Next Up, Financial Reform Needs Lots of Work

Heather Horn Mar 22, 2010
Health care reform is finished--at least for now. That means, in the words of popular Barry Ritholtz, "we can get to what I consider to be the more important issue: Reforming Wall Street and the banking sector." The Senate Banking Committee starts wrangling over the specifics of new rules today.

But there are as many ideas about how to fix Wall Street as there are about health care reform. Thus far, the top finance commentators aren't nuts about what's on the table. Here, instead, is what they think needs to happen:
  • Let's Start at the Very Beginning  Barry Ritholtz lists nine areas for complete "do over," including the ratings agencies (whom he calls the "prime enablers of the crisis"), the SEC, compensation, and more. He also doesn't think the Fed should be given any more authority: "the Fed should focus on monetary policy."
  • Ratings Agencies Need Major Work, agrees a USA Today editorial. "If you ever wondered why these agencies slapped AAA ratings on bundles of toxic mortgages, helping to create an epic credit crisis, the answer is simple: because they were paid good money to do so." Thus, the editors argue, all the rest of the "well-intentioned" proposals will be useless unless we prevent banks from turning "ratings agencies into their own marketing firms"--they're supposed to be "independent watchdogs."
  • A Crucial, Overlooked Detail: Staff  Congress, writes Scott McCleskey for The New York Times, "is ignoring the obvious Achilles' heel in any new regulatory scheme: the inability of regulatory agencies to enforce and put in place the new rules, thanks in large part to their failure to recruit, train and retain effective staff." He suggests focusing on this issue, using the State Department's Foreign Service as a model for attracting and retaining talent (instead of " be[ing] a way station for future law firm partners").
  • Reform Has to Be International, insists Clive Crook at the Financial Times.
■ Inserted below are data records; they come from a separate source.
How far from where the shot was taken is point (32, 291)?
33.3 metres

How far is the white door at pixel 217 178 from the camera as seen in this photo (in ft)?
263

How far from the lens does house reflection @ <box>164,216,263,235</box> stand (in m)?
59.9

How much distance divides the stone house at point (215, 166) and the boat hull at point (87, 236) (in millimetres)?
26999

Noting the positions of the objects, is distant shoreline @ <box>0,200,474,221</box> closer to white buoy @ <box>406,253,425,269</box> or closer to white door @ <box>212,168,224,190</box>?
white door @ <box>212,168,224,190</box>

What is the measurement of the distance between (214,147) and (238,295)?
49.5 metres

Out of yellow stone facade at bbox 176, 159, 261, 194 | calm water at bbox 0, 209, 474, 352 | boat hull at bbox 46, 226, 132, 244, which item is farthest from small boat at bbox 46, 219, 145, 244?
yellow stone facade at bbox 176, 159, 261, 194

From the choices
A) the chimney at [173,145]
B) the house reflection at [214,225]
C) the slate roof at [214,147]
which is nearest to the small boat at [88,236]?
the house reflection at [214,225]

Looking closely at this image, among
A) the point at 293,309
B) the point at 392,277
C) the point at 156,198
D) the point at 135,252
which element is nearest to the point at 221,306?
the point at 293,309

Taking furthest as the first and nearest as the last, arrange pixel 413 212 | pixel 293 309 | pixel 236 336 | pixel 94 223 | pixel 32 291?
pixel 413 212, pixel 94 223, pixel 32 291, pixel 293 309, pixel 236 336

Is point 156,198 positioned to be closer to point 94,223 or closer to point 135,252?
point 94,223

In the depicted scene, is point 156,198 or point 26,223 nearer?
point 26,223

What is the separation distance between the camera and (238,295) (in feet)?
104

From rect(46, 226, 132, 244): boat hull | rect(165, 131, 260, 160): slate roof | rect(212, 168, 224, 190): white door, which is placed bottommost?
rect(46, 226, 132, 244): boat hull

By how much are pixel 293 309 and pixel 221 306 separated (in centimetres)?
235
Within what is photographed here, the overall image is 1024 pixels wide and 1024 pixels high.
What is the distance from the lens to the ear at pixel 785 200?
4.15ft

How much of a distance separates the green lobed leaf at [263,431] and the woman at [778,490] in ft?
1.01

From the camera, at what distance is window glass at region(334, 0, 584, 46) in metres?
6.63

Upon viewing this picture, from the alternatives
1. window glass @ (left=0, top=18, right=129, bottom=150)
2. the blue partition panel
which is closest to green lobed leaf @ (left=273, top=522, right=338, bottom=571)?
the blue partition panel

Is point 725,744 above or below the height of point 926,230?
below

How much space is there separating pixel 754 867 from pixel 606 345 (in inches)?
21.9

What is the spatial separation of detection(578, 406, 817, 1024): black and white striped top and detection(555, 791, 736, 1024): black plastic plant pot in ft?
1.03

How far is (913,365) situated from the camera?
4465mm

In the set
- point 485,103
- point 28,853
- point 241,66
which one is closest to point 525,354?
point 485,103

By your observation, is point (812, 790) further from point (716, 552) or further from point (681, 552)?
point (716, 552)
Otherwise it will be useless. Here's one of his points in this thought-provoking piece:
This alliance of business and government is especially pernicious in finance. The problem is not just that specific rules – higher bank capital requirements, for instance – threaten profits and are therefore opposed. It is that all governments see themselves as partners of their industries in world competition. Regulators seek not a level playing field but one tilted to their own groups’ advantage. This is not a hidden bias. It is proudly advertised. A government that did less than stand up for its own companies would be seen as failing in its duty.
  • Realize You Can't Control Everything  "There's no way to ensure," argues Zachary Goldfarb forcefully in analysis for The Washington Post, "by virtue of the agency's structure, that a regulator will do a good job or be free of political interference."